ACTION ITEM
List each place or road that the news excerpt mentions by name.

TEXT EXCERPT
==================================================
Tim Bias was driving near Salem this weekend when he spotted another driver unconscious in the middle of traffic and rushed to help.

VANCOUVER, Wash. -- A driver is alive thanks to the quick-thinking actions of a Vancouver man.

Tim Bias was driving near Salem last weekend when he spotted another driver unconscious in the middle of traffic and rushed to help.

Bias was traveling home on I-5 after vacationing with friends in Southwest Oregon on Sunday when he hit a slowdown.

“All the sudden, the traffic comes to a screeching halt. I’m like, ‘I just want to get home, I’m hungry,’” said Bias.

His feeling of annoyance would quickly turn to concern, though. Bias noticed cars ahead of him pulling off to the side of the freeway. “I look up, and there’s a white Ram truck that looks just like mine. And it’s rolling backwards at me. And I’m like, ‘Oh my gosh,’” he said.

Bias too pulled over. At that point, he glanced over at the driver in the white pickup and saw an older man who was unconscious.

“It just kicked in. I jumped out of my truck,” said Bias. As that happened, the man’s truck rolled into another car that had slowed down. Bias was then able to pull the driver from the car. Luckily, he says, the man’s doors were unlocked.
==================================================
INFORMATION SHOWN
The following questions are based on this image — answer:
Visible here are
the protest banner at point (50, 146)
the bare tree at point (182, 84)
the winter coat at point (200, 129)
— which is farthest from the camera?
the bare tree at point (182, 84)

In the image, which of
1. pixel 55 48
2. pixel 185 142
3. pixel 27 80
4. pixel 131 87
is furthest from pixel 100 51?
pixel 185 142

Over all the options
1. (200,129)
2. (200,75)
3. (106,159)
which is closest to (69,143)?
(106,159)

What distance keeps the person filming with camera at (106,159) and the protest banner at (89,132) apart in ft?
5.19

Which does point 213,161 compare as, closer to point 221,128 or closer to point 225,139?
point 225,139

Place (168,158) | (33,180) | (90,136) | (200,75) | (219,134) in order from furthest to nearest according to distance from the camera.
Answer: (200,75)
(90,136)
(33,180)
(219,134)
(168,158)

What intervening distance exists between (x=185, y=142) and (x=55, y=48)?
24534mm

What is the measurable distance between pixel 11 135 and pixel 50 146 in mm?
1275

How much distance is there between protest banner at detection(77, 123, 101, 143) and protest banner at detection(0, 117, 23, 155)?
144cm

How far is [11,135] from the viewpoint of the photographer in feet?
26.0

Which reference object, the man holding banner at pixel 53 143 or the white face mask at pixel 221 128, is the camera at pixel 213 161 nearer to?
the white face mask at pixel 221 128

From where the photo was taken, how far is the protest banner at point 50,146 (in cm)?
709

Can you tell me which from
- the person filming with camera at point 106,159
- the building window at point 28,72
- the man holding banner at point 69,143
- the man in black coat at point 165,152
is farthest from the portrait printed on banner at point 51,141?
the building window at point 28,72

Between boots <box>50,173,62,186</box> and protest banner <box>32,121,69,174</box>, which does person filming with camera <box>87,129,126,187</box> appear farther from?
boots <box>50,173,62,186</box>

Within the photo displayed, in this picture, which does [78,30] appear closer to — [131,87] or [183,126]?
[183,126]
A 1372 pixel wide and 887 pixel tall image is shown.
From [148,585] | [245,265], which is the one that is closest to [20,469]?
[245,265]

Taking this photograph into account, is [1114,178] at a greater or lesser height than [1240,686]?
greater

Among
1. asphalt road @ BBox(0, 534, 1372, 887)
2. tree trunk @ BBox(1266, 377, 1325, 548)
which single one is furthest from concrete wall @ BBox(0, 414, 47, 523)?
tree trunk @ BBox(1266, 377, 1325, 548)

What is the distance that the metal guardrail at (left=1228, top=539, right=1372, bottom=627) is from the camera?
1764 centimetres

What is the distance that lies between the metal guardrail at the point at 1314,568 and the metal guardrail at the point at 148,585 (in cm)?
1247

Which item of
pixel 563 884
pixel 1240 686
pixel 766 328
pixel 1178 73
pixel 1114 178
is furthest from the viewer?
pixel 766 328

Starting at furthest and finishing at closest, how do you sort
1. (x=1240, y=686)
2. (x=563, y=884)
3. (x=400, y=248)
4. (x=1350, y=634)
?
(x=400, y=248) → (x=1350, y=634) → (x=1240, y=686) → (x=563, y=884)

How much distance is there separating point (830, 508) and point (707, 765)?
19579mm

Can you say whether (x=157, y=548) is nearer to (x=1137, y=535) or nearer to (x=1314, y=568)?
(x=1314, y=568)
==================================================
TASK SOLUTION
- Salem
- Vancouver, Wash.
- I-5
- Southwest Oregon